In 1996, 600,000 people were working at joint-stock construction companies, accounting for 6.4 percent of the total of employees in the sector; in 2017, this number had soared to 28.28 million, accounting for 51.1 percent of all construction sector workers.
In 1996, the total number of employees in private construction companies was 90,000, just 0.09 percent of the total number of employees in the construction sector. In 2017, this number had ballooned to 23.4 million, accounting for 42.3 percent of all employees.
By 2017, the vast majority of employees in the construction industry in China were informally hired rural migrant workers rather than urban workers with a formal employment contract.
Rapid economic growth, combined with the privatisation of the construction industry led to the steady rise in the number of workers, employed in highly efficient construction teams, who have transformed China over the last four decades. They built the high-rise towers that dominate the new urban landscape, the high-speed rail system, and a vast network of roads, bridges and tunnels that now link just about every city, town and village, even in the remotest parts of the country. Entire new cities have sprung up over the last four decades, as well as new industrial and manufacturing zones, container ports and airports. In 1978, for example, China had just 78 commercial airports. In 2017, that number had nearly tripled to 229. In 1978, China had 890,000 kilometres of national highway and just 1,000 kilometres of expressway. By the end of 2017, those figures had risen to 4.774 million kilometres and 136,000 kilometres respectively.
The efforts of China’s construction workers have revolutionised daily life in China – everything from housing, communications, travel and new patterns of consumption has been based on the hard work and endeavour of construction workers. However, the people who built the new China have yet to be adequately rewarded. In 1985, the average wage for China’s construction workers was about 787 yuan per month. By 2017, the average monthly wage had risen to 3,918 yuan. Wages for migrant workers in the construction sector were slightly higher than for those in manufacturing and low-end service jobs (see chart below) but the real picture starts to emerge when we compare the rate of increase in wages with the massive increase in profit accrued by the construction companies. While wages increased just five-fold in the 32 years from 1985 to 2017, profits in the construction industry increased by a staggering 119 times in just 24 years from 6.5 billion yuan in 1993 to 776.1 billion yuan in 2017.

> **Information shown**:
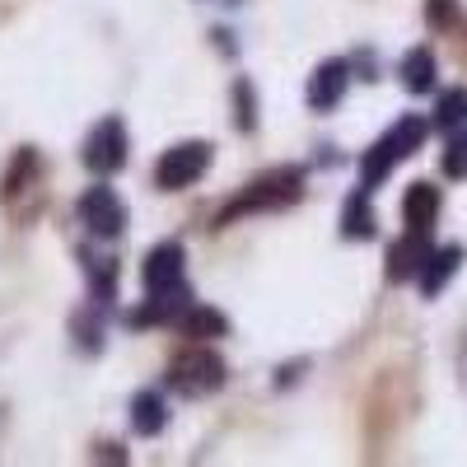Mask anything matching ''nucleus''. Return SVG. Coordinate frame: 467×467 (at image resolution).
<instances>
[{"instance_id":"obj_1","label":"nucleus","mask_w":467,"mask_h":467,"mask_svg":"<svg viewBox=\"0 0 467 467\" xmlns=\"http://www.w3.org/2000/svg\"><path fill=\"white\" fill-rule=\"evenodd\" d=\"M420 145H425V122H420V117H402V122H393L365 150V160H360V187L374 192L402 160H411Z\"/></svg>"},{"instance_id":"obj_2","label":"nucleus","mask_w":467,"mask_h":467,"mask_svg":"<svg viewBox=\"0 0 467 467\" xmlns=\"http://www.w3.org/2000/svg\"><path fill=\"white\" fill-rule=\"evenodd\" d=\"M299 192H304V173L299 169H271L262 173L257 182H248V192H239L220 215H215V229L234 224L239 215H253V211H276V206H290L299 202Z\"/></svg>"},{"instance_id":"obj_3","label":"nucleus","mask_w":467,"mask_h":467,"mask_svg":"<svg viewBox=\"0 0 467 467\" xmlns=\"http://www.w3.org/2000/svg\"><path fill=\"white\" fill-rule=\"evenodd\" d=\"M211 169V145L206 140H178L160 154V164H154V187L160 192H182L192 182H202Z\"/></svg>"},{"instance_id":"obj_4","label":"nucleus","mask_w":467,"mask_h":467,"mask_svg":"<svg viewBox=\"0 0 467 467\" xmlns=\"http://www.w3.org/2000/svg\"><path fill=\"white\" fill-rule=\"evenodd\" d=\"M169 383L178 388V393H187V398H206V393H215V388L224 383V360L215 356V350L192 346V350H182V356H173Z\"/></svg>"},{"instance_id":"obj_5","label":"nucleus","mask_w":467,"mask_h":467,"mask_svg":"<svg viewBox=\"0 0 467 467\" xmlns=\"http://www.w3.org/2000/svg\"><path fill=\"white\" fill-rule=\"evenodd\" d=\"M80 224L94 234V239H122V229H127V202L117 197L112 187H89L85 197H80Z\"/></svg>"},{"instance_id":"obj_6","label":"nucleus","mask_w":467,"mask_h":467,"mask_svg":"<svg viewBox=\"0 0 467 467\" xmlns=\"http://www.w3.org/2000/svg\"><path fill=\"white\" fill-rule=\"evenodd\" d=\"M127 127H122V117H103V122L89 131V140H85V164L94 169V173H117L127 164Z\"/></svg>"},{"instance_id":"obj_7","label":"nucleus","mask_w":467,"mask_h":467,"mask_svg":"<svg viewBox=\"0 0 467 467\" xmlns=\"http://www.w3.org/2000/svg\"><path fill=\"white\" fill-rule=\"evenodd\" d=\"M346 85H350V66L346 61H323L318 70H314V80H308V108L314 112H327V108H337L341 103V94H346Z\"/></svg>"},{"instance_id":"obj_8","label":"nucleus","mask_w":467,"mask_h":467,"mask_svg":"<svg viewBox=\"0 0 467 467\" xmlns=\"http://www.w3.org/2000/svg\"><path fill=\"white\" fill-rule=\"evenodd\" d=\"M425 257H431V244H425V234L407 229L402 239L388 248V281H416Z\"/></svg>"},{"instance_id":"obj_9","label":"nucleus","mask_w":467,"mask_h":467,"mask_svg":"<svg viewBox=\"0 0 467 467\" xmlns=\"http://www.w3.org/2000/svg\"><path fill=\"white\" fill-rule=\"evenodd\" d=\"M402 220H407V229H416V234H431L435 220H440V187L411 182L407 197H402Z\"/></svg>"},{"instance_id":"obj_10","label":"nucleus","mask_w":467,"mask_h":467,"mask_svg":"<svg viewBox=\"0 0 467 467\" xmlns=\"http://www.w3.org/2000/svg\"><path fill=\"white\" fill-rule=\"evenodd\" d=\"M164 425H169V407H164L160 393H150V388H145V393L131 398V431H136L140 440H154Z\"/></svg>"},{"instance_id":"obj_11","label":"nucleus","mask_w":467,"mask_h":467,"mask_svg":"<svg viewBox=\"0 0 467 467\" xmlns=\"http://www.w3.org/2000/svg\"><path fill=\"white\" fill-rule=\"evenodd\" d=\"M458 262H462V248H458V244L431 248V257H425V266H420V290H425V295H440V290L449 285V276L458 271Z\"/></svg>"},{"instance_id":"obj_12","label":"nucleus","mask_w":467,"mask_h":467,"mask_svg":"<svg viewBox=\"0 0 467 467\" xmlns=\"http://www.w3.org/2000/svg\"><path fill=\"white\" fill-rule=\"evenodd\" d=\"M398 75H402V85H407L411 94H431V89H435V52H431V47H411V52L402 57Z\"/></svg>"},{"instance_id":"obj_13","label":"nucleus","mask_w":467,"mask_h":467,"mask_svg":"<svg viewBox=\"0 0 467 467\" xmlns=\"http://www.w3.org/2000/svg\"><path fill=\"white\" fill-rule=\"evenodd\" d=\"M341 234H346V239H374V211L365 202V187L346 197V206H341Z\"/></svg>"},{"instance_id":"obj_14","label":"nucleus","mask_w":467,"mask_h":467,"mask_svg":"<svg viewBox=\"0 0 467 467\" xmlns=\"http://www.w3.org/2000/svg\"><path fill=\"white\" fill-rule=\"evenodd\" d=\"M33 178H37V150H19L15 160H10V169H5V178H0V202L10 206Z\"/></svg>"},{"instance_id":"obj_15","label":"nucleus","mask_w":467,"mask_h":467,"mask_svg":"<svg viewBox=\"0 0 467 467\" xmlns=\"http://www.w3.org/2000/svg\"><path fill=\"white\" fill-rule=\"evenodd\" d=\"M182 332H187V337H197V341H206V337H224V332H229V318L220 314V308L192 304L187 314H182Z\"/></svg>"},{"instance_id":"obj_16","label":"nucleus","mask_w":467,"mask_h":467,"mask_svg":"<svg viewBox=\"0 0 467 467\" xmlns=\"http://www.w3.org/2000/svg\"><path fill=\"white\" fill-rule=\"evenodd\" d=\"M467 122V89H444L435 103V127L440 131H462Z\"/></svg>"},{"instance_id":"obj_17","label":"nucleus","mask_w":467,"mask_h":467,"mask_svg":"<svg viewBox=\"0 0 467 467\" xmlns=\"http://www.w3.org/2000/svg\"><path fill=\"white\" fill-rule=\"evenodd\" d=\"M234 103H239V131H253L257 127V99H253V85L248 80L234 85Z\"/></svg>"},{"instance_id":"obj_18","label":"nucleus","mask_w":467,"mask_h":467,"mask_svg":"<svg viewBox=\"0 0 467 467\" xmlns=\"http://www.w3.org/2000/svg\"><path fill=\"white\" fill-rule=\"evenodd\" d=\"M444 173H449V178H467V136L449 140V154H444Z\"/></svg>"},{"instance_id":"obj_19","label":"nucleus","mask_w":467,"mask_h":467,"mask_svg":"<svg viewBox=\"0 0 467 467\" xmlns=\"http://www.w3.org/2000/svg\"><path fill=\"white\" fill-rule=\"evenodd\" d=\"M453 19V0H431V24H449Z\"/></svg>"}]
</instances>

> **Tasks to complete**:
A: According to the text on China's construction workers, how many commercial airports did China have in 2017?
B: Write the next part of the text on China's construction workers, picking up after its final sentence.
The data isn't needed for what comes next.

> **Expected outputs**:
A: China had 229 commercial airports in 2017.

B:
In December 1978, China’s then new leader Deng Xiaoping first proposed the idea of moving away from egalitarianism and allowing some people (by dint of their work and enterprise) to get rich first. This idea soon became a fundamental principle of the reform and opening policy. It is clear from the construction industry however that in reality it was the bosses and business owners who got rich while the workers struggled just to get by.
In addition to low incomes, construction workers have consistently endured high rates of workplace accidents, injuries, deaths and occupational illness. The Ministry of Emergency Management noted in 2018 that, “for the last nine years, construction has been the industrial sector with the largest number of fatalities," and that in the first half of 2018 alone, the total number of workplace accidents in the Chinese construction industry reached 1,732, with 1,752 fatalities, a notable increase on the same period in 2017. Throughout the whole of 2018, the construction sector accounted for the largest proportion of workplace accidents (26 percent) recorded on CLB’s Work Accident Map.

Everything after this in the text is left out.